_EXERCISE DESCRIPTION_
Show each line below that contains the word "away", reproducing every such line in full.

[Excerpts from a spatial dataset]
# # # # #

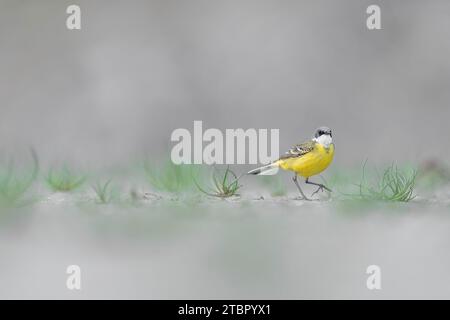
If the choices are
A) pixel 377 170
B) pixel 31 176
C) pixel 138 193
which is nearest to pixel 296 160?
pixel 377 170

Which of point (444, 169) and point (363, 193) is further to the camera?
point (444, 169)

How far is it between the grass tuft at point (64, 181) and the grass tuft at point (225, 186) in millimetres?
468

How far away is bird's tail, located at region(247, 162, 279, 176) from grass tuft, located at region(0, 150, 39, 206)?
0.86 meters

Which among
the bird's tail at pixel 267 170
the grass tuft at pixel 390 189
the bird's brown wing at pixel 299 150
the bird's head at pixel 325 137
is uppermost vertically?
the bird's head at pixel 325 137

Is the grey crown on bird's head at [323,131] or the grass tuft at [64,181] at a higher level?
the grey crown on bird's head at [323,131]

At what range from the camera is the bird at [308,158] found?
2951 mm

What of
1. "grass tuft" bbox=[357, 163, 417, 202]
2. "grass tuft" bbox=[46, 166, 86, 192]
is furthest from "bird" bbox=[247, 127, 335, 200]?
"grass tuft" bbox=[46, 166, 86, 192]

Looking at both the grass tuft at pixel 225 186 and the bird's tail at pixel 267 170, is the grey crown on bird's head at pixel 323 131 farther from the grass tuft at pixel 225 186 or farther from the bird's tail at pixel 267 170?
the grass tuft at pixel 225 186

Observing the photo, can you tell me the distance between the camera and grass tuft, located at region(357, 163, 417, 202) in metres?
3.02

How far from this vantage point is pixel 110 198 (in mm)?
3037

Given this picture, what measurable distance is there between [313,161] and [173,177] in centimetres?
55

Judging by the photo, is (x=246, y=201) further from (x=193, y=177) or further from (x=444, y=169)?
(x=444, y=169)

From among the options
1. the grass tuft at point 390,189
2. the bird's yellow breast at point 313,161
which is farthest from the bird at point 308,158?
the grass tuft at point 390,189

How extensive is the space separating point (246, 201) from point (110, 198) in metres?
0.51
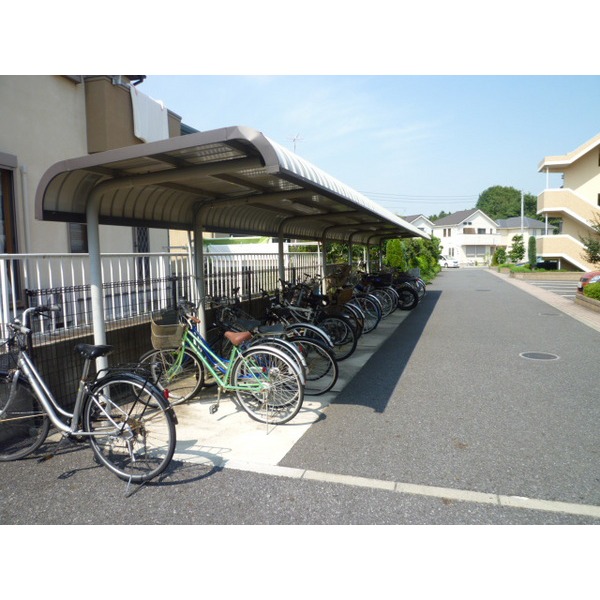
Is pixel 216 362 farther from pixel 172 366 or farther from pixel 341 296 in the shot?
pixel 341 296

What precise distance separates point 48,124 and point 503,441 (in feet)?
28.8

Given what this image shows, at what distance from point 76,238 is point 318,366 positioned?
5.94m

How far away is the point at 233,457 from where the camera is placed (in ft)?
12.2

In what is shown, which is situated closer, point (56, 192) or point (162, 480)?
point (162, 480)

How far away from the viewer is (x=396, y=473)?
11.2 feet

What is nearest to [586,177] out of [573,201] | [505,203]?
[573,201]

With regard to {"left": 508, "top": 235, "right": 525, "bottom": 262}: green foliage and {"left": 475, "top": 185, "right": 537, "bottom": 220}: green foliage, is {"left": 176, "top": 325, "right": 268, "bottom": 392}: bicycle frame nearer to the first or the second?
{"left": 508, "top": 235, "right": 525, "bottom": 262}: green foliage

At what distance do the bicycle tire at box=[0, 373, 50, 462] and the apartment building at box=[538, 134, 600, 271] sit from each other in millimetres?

# # # # #

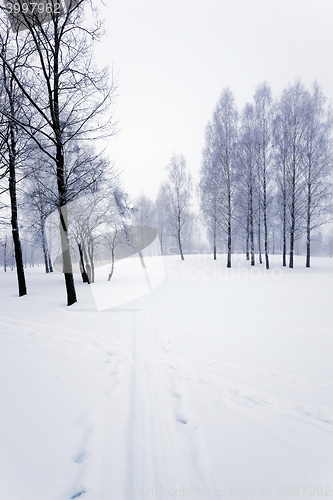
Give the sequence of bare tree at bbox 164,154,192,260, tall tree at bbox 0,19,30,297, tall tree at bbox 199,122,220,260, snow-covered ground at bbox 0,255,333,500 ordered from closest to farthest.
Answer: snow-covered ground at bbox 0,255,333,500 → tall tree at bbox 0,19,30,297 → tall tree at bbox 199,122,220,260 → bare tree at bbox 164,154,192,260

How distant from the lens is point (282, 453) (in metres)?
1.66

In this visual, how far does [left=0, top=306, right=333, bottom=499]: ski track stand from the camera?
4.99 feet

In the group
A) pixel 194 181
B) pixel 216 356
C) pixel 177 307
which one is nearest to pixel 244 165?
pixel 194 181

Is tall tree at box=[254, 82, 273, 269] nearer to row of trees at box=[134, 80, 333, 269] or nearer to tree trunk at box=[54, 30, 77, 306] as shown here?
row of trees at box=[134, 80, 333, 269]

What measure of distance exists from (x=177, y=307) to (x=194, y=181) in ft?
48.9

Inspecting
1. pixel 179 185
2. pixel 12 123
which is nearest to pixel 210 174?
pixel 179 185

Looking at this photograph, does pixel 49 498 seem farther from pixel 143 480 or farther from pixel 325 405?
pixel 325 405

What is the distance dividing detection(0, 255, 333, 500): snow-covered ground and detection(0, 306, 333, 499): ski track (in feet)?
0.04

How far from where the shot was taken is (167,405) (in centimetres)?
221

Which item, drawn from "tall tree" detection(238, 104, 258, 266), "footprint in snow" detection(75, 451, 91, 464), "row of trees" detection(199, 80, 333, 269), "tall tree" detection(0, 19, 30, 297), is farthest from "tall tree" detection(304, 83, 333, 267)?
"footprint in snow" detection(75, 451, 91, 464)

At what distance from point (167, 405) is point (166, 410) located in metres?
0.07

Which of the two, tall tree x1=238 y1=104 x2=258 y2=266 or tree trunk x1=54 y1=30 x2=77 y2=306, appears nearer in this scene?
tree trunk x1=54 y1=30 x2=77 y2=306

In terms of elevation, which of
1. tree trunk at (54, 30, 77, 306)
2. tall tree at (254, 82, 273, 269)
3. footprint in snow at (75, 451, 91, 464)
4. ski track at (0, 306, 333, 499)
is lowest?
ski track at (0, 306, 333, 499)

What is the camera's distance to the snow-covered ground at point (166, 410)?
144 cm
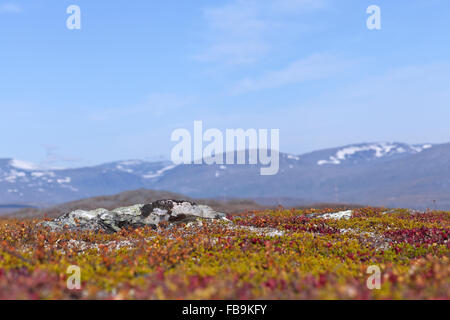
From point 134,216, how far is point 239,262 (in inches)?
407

# # # # #

_FINISHED TASK_
How far away is bird's tail, located at region(247, 162, 279, 176) from grass tuft, located at region(0, 150, 39, 206)?
How far away is the point at 233,457 from where the camera is placed (in ft)?
How far away from the viewer is (x=396, y=473)?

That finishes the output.